Another government controlled and important assumption are so called entitlements, such as social security. Social security and Medicare benefits should not be considered a given and the younger you are when you retire means that you are paying into the system for fewer years, which will directly impact your potential benefit. What’s more, these benefits are at risk of changing significantly or going away entirely. The political will doesn’t currently exist to reform the system so that it’s sustainable over time but, at some point, the government will be forced to make tough decisions about the future of entitlements.
These are just some of the risks associated with the assumptions we make when creating a financial plan. It’s always important to consult a financial advisor before making major financial decisions but especially when considering an early retirement. Keeping the uncertainties in mind, there are also benefits to working later in life that may be easy to overlook or take for granted.
- Health Care
If you have a job with benefits, you likely have the ability to save for health care costs with pre-tax dollars through an FSA or HSA. In retirement, you will have to pay for health insurance with after-tax dollars. Maintaining company paid (or subsidized) healthcare premiums will significantly reduce the risks of rising health care costs and their impact on your financial plan. Rather than fully retiring, you might consider a low-stress, yet fulfilling job that provides health care benefits.
- Retirement Savings
Under current law, if you’re working and have earned income, you’re eligible to contribute to retirement accounts where your funds grow tax-free. If you’re not working, no dice. What’s more, you can contribute to a Roth 401(k) or IRA and pay current tax rates, removing the risk of higher rates in the future.

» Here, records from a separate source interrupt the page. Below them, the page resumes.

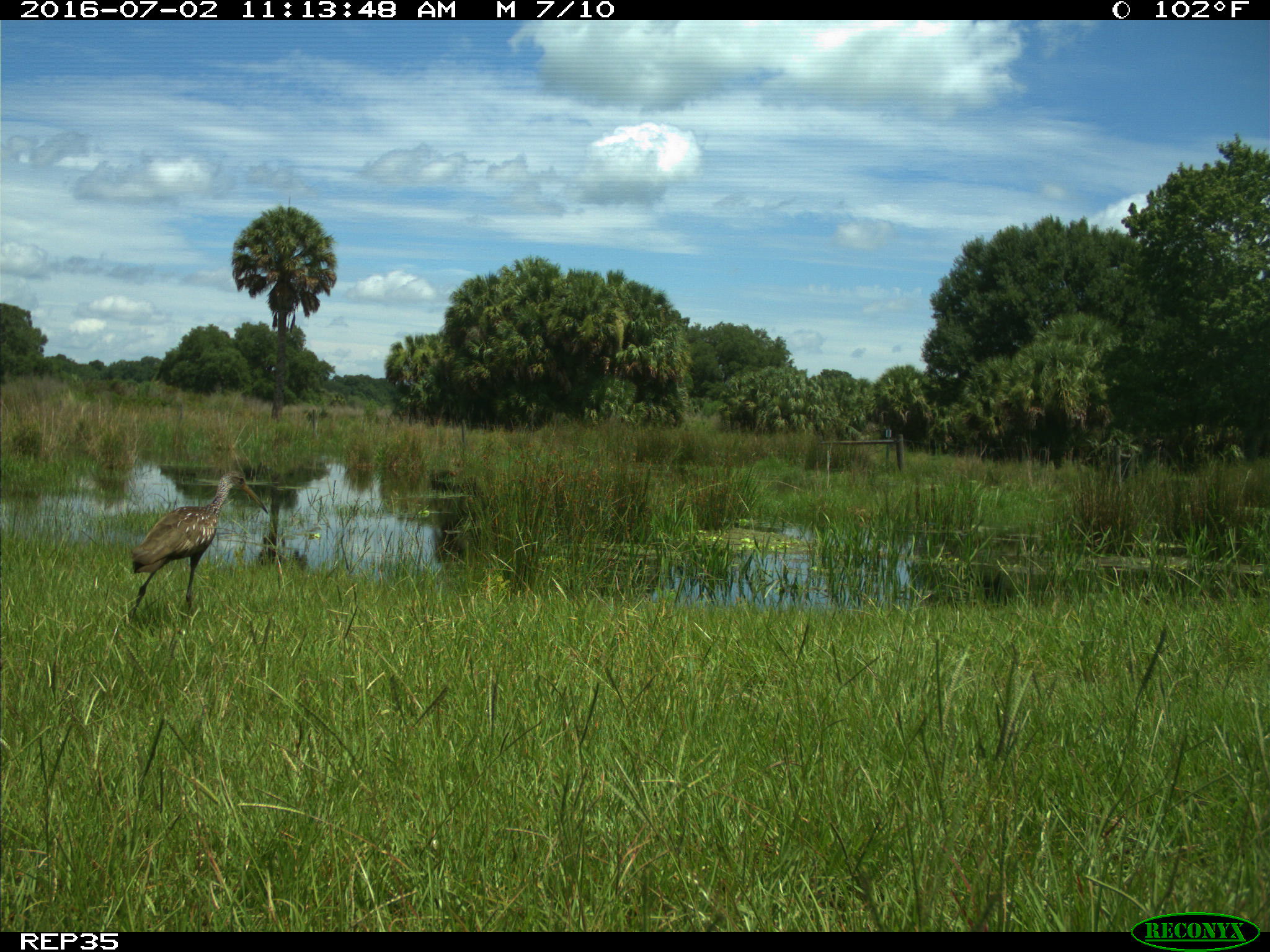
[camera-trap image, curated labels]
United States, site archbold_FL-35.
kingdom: Animalia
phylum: Chordata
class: Aves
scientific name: Aves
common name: birds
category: unidentified bird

- Social Security Benefit Growth
As it stands today, if you’re still working and don’t need to start your social security benefits, you may postpone taking them until age 70 (as opposed to Full Retirement Age), allowing your benefits to increase at 8% per year so that you receive a higher annual benefit for the rest of your lifetime.
- Health Benefits
Beyond financial considerations, it’s important to note the increasing evidence that working longer may lead to better health and longevity. According to a 2015 study published by the CDC, “adults who continue working tend to be much healthier across multiple health outcomes.” These “health outcomes” include serious conditions such as heart disease and cancer. Naturally, the health benefits depend on the nature of your job and the amount of stress it generates.
There are a lot of moving parts to a financial plan and the decision to retire is a major one. These risks and benefits should be helpful considerations in that process.